— Begin —
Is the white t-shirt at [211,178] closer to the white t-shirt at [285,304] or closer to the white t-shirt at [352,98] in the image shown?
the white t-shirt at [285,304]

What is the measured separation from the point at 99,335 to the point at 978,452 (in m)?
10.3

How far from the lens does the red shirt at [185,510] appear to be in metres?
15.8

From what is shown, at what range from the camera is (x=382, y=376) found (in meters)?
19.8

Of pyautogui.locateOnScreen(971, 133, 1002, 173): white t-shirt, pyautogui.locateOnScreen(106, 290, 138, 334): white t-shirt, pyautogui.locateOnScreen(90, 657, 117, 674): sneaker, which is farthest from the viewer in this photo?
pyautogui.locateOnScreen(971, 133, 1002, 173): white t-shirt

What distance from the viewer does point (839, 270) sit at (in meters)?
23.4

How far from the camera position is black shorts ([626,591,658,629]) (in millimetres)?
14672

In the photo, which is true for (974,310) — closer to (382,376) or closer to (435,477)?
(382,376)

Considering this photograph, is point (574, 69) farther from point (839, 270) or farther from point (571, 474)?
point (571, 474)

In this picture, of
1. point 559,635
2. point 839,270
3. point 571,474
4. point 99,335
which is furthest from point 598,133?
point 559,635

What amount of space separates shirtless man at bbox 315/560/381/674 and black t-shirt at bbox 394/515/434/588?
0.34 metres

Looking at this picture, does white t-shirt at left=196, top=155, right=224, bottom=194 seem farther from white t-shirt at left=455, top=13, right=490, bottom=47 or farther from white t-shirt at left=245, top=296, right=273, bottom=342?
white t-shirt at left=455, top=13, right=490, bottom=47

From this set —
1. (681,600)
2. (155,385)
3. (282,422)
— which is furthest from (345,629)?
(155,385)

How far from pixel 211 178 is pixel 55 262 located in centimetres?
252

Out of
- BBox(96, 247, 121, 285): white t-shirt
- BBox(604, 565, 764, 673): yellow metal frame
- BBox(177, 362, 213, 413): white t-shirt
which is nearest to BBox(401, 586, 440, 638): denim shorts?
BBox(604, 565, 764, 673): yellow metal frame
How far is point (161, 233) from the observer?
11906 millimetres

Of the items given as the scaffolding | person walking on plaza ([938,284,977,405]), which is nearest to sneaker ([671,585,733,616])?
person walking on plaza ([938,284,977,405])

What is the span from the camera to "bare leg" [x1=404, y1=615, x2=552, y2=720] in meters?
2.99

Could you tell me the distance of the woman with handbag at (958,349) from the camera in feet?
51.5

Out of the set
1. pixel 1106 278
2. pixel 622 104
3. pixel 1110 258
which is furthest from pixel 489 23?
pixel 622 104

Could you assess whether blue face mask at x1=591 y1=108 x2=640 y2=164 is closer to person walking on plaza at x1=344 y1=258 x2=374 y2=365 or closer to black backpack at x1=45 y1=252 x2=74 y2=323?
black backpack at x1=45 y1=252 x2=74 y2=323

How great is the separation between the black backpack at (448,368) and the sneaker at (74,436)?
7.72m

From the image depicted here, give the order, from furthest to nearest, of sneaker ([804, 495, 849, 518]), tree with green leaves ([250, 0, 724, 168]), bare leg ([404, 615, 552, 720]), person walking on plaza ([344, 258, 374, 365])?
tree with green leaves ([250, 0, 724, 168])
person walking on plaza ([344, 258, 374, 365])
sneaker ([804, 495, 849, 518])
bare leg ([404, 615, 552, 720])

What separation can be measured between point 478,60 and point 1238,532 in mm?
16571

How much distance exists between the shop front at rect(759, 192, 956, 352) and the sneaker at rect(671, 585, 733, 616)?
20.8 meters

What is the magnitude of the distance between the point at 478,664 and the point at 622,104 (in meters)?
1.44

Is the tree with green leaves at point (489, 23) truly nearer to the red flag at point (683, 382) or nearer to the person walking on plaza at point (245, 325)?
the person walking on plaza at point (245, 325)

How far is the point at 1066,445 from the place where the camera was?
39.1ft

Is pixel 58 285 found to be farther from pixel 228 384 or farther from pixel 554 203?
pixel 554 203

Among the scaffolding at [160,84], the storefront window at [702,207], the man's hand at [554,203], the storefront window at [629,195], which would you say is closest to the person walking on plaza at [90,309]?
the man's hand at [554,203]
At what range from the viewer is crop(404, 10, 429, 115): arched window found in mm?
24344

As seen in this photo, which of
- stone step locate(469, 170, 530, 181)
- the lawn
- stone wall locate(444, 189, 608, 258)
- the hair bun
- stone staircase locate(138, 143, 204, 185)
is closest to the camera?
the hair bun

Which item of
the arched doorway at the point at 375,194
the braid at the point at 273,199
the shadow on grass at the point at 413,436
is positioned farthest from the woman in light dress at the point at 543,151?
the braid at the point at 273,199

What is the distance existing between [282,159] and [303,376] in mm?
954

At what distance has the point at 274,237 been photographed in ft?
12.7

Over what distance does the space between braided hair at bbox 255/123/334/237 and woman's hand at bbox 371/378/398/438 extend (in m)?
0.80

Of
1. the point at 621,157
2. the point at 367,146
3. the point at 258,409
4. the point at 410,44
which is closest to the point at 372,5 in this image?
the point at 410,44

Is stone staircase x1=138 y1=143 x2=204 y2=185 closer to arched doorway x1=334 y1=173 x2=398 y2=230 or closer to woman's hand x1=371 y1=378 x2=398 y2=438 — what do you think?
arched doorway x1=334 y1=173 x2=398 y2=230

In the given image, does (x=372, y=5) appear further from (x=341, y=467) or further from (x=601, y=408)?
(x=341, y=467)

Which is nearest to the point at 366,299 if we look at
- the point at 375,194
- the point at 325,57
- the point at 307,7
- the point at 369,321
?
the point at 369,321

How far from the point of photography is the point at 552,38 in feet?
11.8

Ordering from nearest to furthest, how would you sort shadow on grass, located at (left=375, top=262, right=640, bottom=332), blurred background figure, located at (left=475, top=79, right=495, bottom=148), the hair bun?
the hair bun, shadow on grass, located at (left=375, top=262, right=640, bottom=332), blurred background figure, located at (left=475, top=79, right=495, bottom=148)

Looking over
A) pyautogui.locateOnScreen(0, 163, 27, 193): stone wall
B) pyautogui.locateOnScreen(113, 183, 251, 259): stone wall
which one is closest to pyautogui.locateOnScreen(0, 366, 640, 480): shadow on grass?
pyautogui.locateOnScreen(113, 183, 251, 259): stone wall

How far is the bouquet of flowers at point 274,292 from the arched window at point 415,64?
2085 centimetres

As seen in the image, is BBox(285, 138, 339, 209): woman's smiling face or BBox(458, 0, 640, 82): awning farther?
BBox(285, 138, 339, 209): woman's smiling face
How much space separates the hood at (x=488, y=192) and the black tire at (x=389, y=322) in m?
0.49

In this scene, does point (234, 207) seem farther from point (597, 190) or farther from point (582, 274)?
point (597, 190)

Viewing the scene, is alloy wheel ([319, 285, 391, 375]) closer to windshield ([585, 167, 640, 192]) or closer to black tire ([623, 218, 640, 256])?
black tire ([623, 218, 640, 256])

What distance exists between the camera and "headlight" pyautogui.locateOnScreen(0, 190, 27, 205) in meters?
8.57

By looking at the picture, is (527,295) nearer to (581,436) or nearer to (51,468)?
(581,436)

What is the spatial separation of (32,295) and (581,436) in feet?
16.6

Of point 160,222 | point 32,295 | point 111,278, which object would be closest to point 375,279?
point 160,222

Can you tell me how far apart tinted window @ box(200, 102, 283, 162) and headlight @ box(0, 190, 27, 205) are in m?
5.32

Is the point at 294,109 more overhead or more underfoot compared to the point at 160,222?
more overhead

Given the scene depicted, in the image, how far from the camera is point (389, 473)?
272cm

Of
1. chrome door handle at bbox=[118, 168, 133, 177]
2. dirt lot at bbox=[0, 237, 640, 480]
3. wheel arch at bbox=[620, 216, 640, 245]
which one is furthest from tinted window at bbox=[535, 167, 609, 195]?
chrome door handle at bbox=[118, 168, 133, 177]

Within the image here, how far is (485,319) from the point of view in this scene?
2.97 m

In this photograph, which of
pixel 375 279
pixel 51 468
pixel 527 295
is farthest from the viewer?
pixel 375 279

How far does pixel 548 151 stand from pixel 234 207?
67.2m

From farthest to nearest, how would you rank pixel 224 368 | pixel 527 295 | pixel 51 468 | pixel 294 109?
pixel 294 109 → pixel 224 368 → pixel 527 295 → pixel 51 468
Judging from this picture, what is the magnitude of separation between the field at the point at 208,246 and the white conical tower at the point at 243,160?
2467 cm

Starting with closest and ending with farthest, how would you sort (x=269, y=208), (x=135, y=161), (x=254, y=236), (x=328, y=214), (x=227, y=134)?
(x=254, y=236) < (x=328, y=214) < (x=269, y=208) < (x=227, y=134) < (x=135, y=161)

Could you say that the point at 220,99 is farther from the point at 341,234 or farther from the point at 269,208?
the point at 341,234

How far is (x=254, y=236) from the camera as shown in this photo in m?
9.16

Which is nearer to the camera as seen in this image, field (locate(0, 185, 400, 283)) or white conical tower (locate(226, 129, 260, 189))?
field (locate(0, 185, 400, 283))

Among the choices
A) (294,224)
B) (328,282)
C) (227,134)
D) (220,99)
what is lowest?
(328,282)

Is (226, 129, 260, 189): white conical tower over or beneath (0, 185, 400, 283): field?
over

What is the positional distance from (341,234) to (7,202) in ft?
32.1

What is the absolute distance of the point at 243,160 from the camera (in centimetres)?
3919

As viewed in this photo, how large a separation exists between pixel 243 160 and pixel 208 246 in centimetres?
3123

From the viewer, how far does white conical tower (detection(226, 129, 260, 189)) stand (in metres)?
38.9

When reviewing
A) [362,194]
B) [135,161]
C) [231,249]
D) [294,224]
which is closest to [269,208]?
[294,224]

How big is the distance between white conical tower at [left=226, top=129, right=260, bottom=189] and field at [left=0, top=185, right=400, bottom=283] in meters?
— End —
### [STATED TASK]
Rewrite the lines of the records above, from the one containing "What amount of" through the one containing "0.34 metres", inclusive, as a Markdown table with a Row column numbering each line and a Text column holding the line. Leave out any blank lines.

### [EXERCISE OUTPUT]
| Row | Text |
|---|---|
| 1 | What amount of space separates shirtless man at bbox 315/560/381/674 and black t-shirt at bbox 394/515/434/588? |
| 2 | 0.34 metres |